* TASK INSTRUCTIONS *
Could you give the passage on CO2 forcing from "Multiply this by" to "been somewhat exaggerated." again, replacing "transient-sensitivity factor" with "short-term sensitivity multiplier"?

Dr. Lacis’ paper is saying, in effect, that 80% of the forcing from all greenhouse gases is attributable to CO2. The IPCC’s current implicit central estimate, again in all six scenarios and in their mean, is in the same ballpark, at 70%.
However, using the IPCC’s own forcing function for CO2, 5.35 times the natural logarithm of (390 ppmv / 280 ppmv), respectively the perturbed and unperturbed concentrations of CO2 over the period of study, is 1.8 Watts per square meter.
Multiply this by the IPCC’s transient-sensitivity factor 0.5 and one gets 0.9 K – which, however, is the whole of the actual warming that has occurred since 1750. What about the 20-30% of warming contributed by the other greenhouse gases? That is an indication that the CO2 forcing may have been somewhat exaggerated.
The IPCC, in its 2007 report, says no more than that between half and all of the warming observed since 1950 (and, in effect, since 1750) is attributable to us. Therefore, 0.45-0.9 K of observed warming is attributable to us. Even taking the higher value, if we use the IPCC/GISS parameter values and methods CO2 accounts not for 70-80% of observed warming over the period but for all of it.
In response to points like this, the usual, tired deus ex machina winched creakingly onstage by the IPCC’s perhaps too-unquestioning adherents is that the missing warming is playing hide-and-seek with us, lurking furtively at the bottom of the oceans waiting to pounce. However, elementary thermodynamic considerations indicate that such notions must be nonsense.
None of this tells us how big feedbacks really are – merely what the IPCC imagines them to be. Unless one posits very high net-positive feedbacks, one cannot create a climate problem. Indeed, even with the unrealistically high feedbacks imagined by the IPCC, there is not a climate problem at all, as I shall now demonstrate.
Though the IPCC at last makes explicit its estimate of the equilibrium climate sensitivity parameter (albeit that it is in a confused footnote on page 631 of the 2007 report), it is not explicit about the transient-sensitivity parameter – and it is the latter, not the former, that will be policy-relevant over the next few centuries.
So, even though we have reason to suspect there is a not insignificant exaggeration of predicted warming inherent in the IPCC’s predictions (or “projections”, as it coyly calls them), and a still greater exaggeration in Giss ModelE, let us apply their central estimates – without argument at this stage – to what is foreseeable this century.

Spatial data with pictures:
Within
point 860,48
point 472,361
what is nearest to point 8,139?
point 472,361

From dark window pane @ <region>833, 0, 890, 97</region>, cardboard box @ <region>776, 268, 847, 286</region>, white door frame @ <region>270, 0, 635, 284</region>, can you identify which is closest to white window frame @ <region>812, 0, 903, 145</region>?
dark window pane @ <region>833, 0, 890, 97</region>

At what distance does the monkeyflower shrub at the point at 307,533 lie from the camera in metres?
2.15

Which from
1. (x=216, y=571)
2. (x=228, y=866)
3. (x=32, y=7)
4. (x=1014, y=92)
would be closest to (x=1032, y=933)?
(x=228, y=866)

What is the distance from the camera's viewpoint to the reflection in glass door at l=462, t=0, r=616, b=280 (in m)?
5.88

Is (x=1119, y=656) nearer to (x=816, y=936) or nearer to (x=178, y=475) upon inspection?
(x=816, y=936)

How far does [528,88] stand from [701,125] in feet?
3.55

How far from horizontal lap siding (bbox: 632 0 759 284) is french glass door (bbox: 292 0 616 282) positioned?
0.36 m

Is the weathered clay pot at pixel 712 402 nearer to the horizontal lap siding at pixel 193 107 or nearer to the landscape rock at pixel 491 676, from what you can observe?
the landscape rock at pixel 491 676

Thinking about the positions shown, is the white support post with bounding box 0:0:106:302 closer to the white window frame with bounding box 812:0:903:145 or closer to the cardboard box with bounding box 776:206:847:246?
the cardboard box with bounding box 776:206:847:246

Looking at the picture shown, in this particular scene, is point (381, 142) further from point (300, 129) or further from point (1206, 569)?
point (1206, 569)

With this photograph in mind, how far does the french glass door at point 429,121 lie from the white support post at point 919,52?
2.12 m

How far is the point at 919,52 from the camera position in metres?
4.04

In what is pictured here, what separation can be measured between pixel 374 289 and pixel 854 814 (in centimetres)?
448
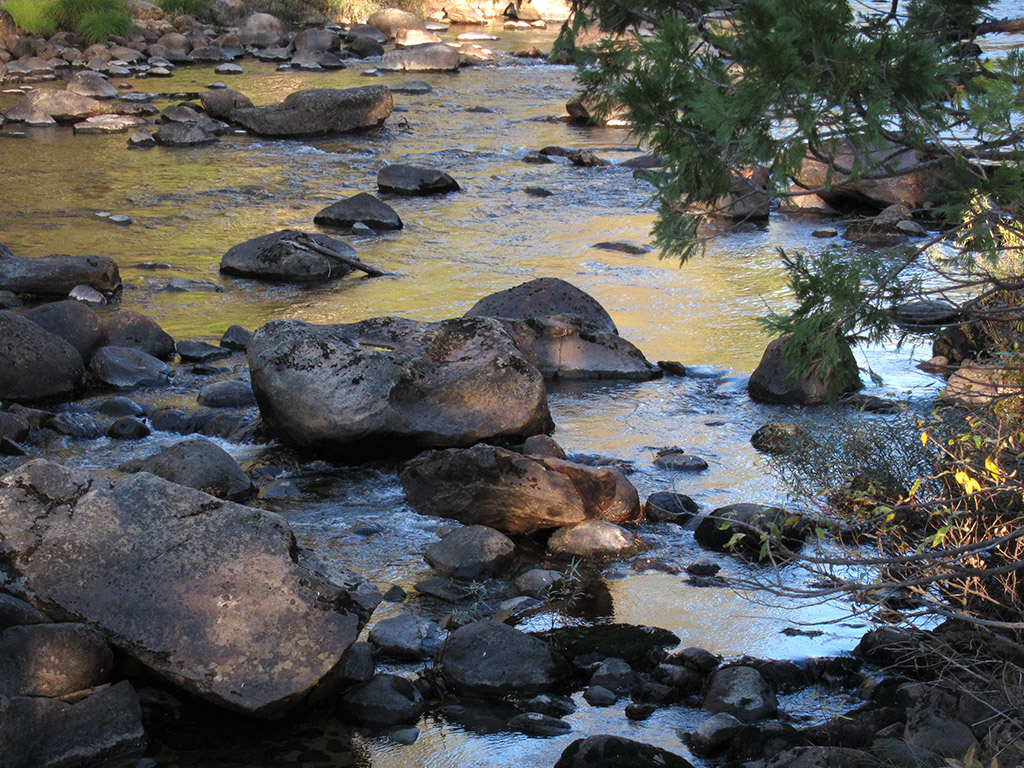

* ANSWER BELOW *
Multiply this by the IPCC’s short-term sensitivity multiplier 0.5 and one gets 0.9 K – which, however, is the whole of the actual warming that has occurred since 1750. What about the 20-30% of warming contributed by the other greenhouse gases? That is an indication that the CO2 forcing may have been somewhat exaggerated.